Ben Roberts dizia: - ...notícia de última hora, Anthony Altieri, o alegado chefe da Máfia recentemente absolvido no julgamento por assassínio, morreu esta manhã de cancro.

Kelly virou-se para Diane:

- Ouviu aquilo? Altieri morreu.

Diane não sentia nada. Eram notícias de um outro mundo, de uma outra época. Olhou para Kelly e respondeu:

- Acho que será melhor que nos separemos. As duas juntas somos demasiado fáceis de detectar.

- Pois - disse Kelly secamente. - Somos da mesma altura.

- O que eu queria dizer é que...

- Eu sei o que queria dizer. Mas eu podia pintar a minha cara de branco e...

Diane olhava para ela sem perceber.

- O quê?

- Estava a brincar. Separarmo-nos é boa idéia. É quase como se fosse um plano, não é? - Kelly...

- Foi, sem dúvida, interessante conhecê-la, senhora Stevens.

- Vamos mas é sair daqui para fora - respondeu Diane.

O átrio estava apinhado de gente, com um enorme grupo de mulheres a chegarem e outras que partiam. Kelly e Diane aguardaram na fila.


Lá fora a olhar para o átrio, Harry Flint viu-as e escondeu-se. Pegou no celular.

- Chegaram neste momento ao átrio.

- Óptimo. Carballo já aí está?

- Já.

- Façam exactamente como eu vos disse. Cubram a entrada do hotel em ambas as esquinas para que elas fiquem encurraladas de todos os lados. Quero que desapareçam sem deixar rasto.


Kelly e Diane tinham finalmente chegado ao balcão da recepção.

O recepcionista sorriu-lhes:

- Espero que tenham tido uma boa estadia.

- Foi muito agradável, sim - respondeu Diane.

Quando se dirigiam para a saída, Kelly perguntou: - Sabe para onde vai, senhora Stevens?

- Não. Só quero ver-me livre de Manhattan. E você?

Eu só me quero ver livre de si.

- Eu vou voltar para Paris.

As duas puseram o pé na rua e, com atenção, olharam em volta. Havia o trânsito normal de peões e tudo parecia normal.

- Adeus, senhora Stevens - disse Kelly com uma ponta de alívio na voz.

- Adeus, Kelly.

Kelly virou à esquerda e começou a caminhar em direcção à esquina. Diane ficou parada por instantes a olhar para ela e em seguida virou para a direita e começou a andar em sentido contrário. Ainda mal tinham dado doze passos quando Harry Flint e Vince Carballo apareceram em pontas opostas do quarteirão. A expressão no rosto de Carballo era perigosa. Os lábios de Flint estavam virados num meio sorriso.

Os dois homens começaram a aproximar-se das mulheres, esgueirando-se por entre os peões. Diane e Kelly viraram-se uma para a outra em pânico. Tinham caído numa armadilha. Caminharam apressadamente de volta à porta do hotel, mas esta encontrava- se de tal forma apinhada de gente que não tinham possibilidade de entrar. Não tinham para onde ir. Os dois homens aproximavam-se.

Kelly virou-se para Diane e ficou a olhar espantada, pois esta acenara alegremente primeiro a Flint e depois a Carballo.

- Ficou maluca? - perguntou baixinho.

Diane, sempre a sorrir, tirou o celular para fora a e começou a falar rapidamente.

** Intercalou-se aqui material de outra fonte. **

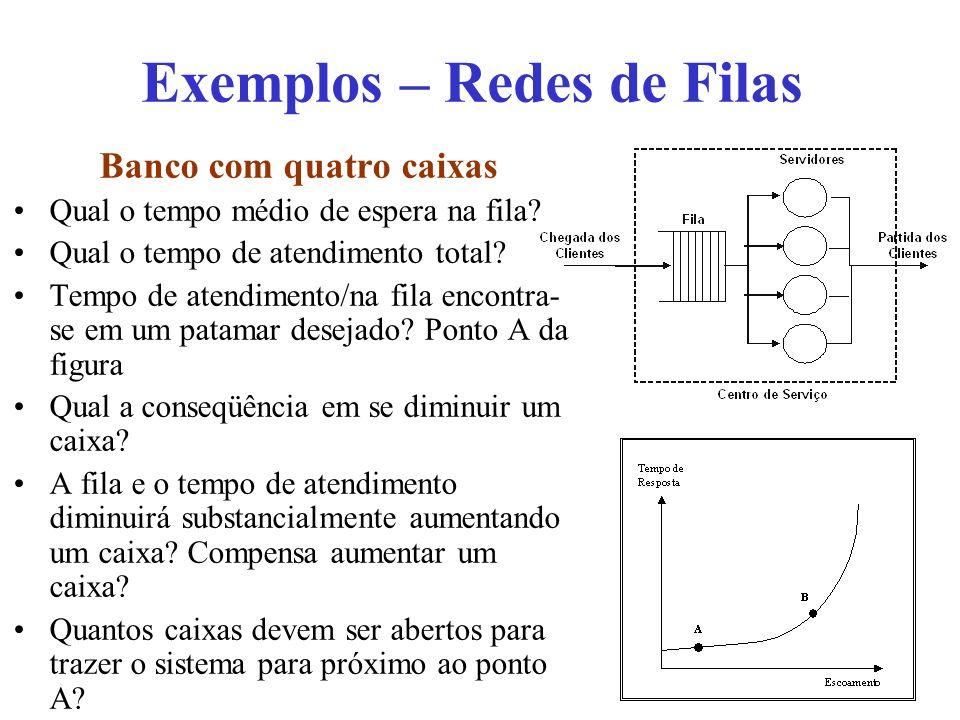 Exemplos – Redes de Filas Banco com quatro caixas Qual o tempo médio de espera na fila.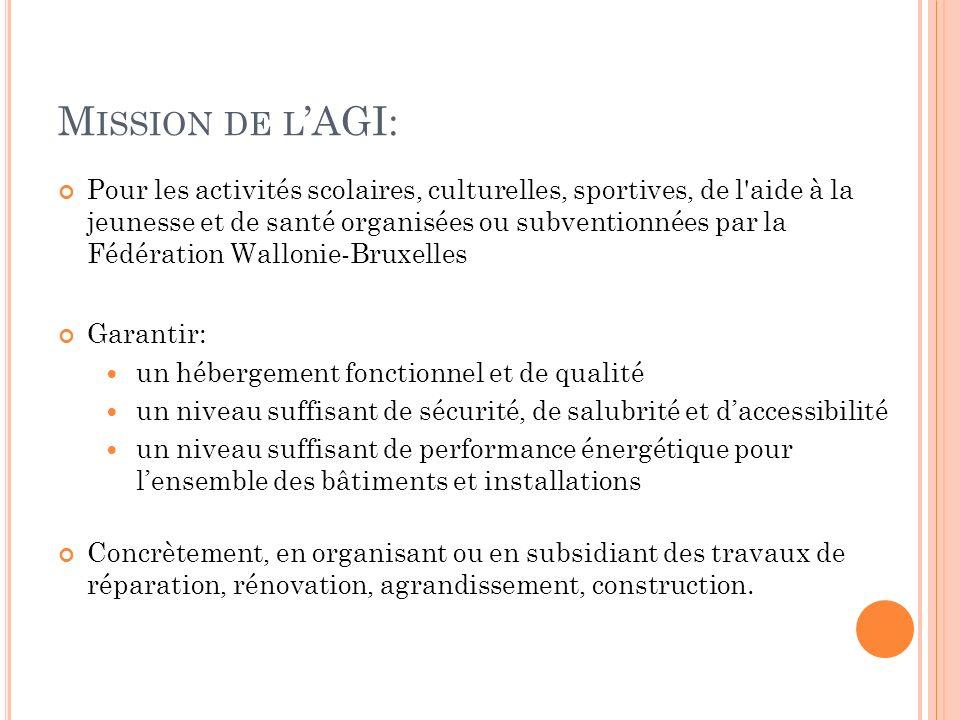 Mission de l'AGI: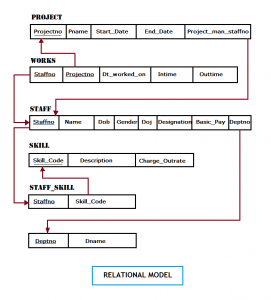 Relational Model - Project database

- Neste momento, estamos mesmo em frente do hotel... Oh! Excelente. Já estão na esquina? - E sorriu e acenou vitoriosamente para Kelly e disse em voz alta. - Eles vão chegar dentro de um minuto.

Olhou para Flint e para Carballo e falou para o telefone:

- Não, são só dois. - E ficou a ouvir. Em seguida riu:

- Certo... Já aí estão? Óptimo.

Enquanto Kelly e os dois homens olhavam para ela, Diane desceu do passeio para a rua, a observar os carros que passavam. Começou a fazer sinais a um carro que se aproximava à distância e ia acenando cada vez mais agitada. Flint e Carballo tinham parado, intrigados com o que viam.

Diane apontou para os dois homens:

- Ali! - gritou para o trânsito que passava, continuando a acenar furiosamente. - Ali!

Flint e Carballo olharam um para o outro e tomaram uma decisão. Viraram-se na direcção de onde tinham vindo e desapareceram no meio da multidão.

Kelly olhava fixamente para Diane, o coração aos saltos dentro do peito.

- Eles foram-se embora - disse. - Com quem... com quem falava?

Diane respirou fundo para se recompor.

- Com ninguém. Estou sem bateria.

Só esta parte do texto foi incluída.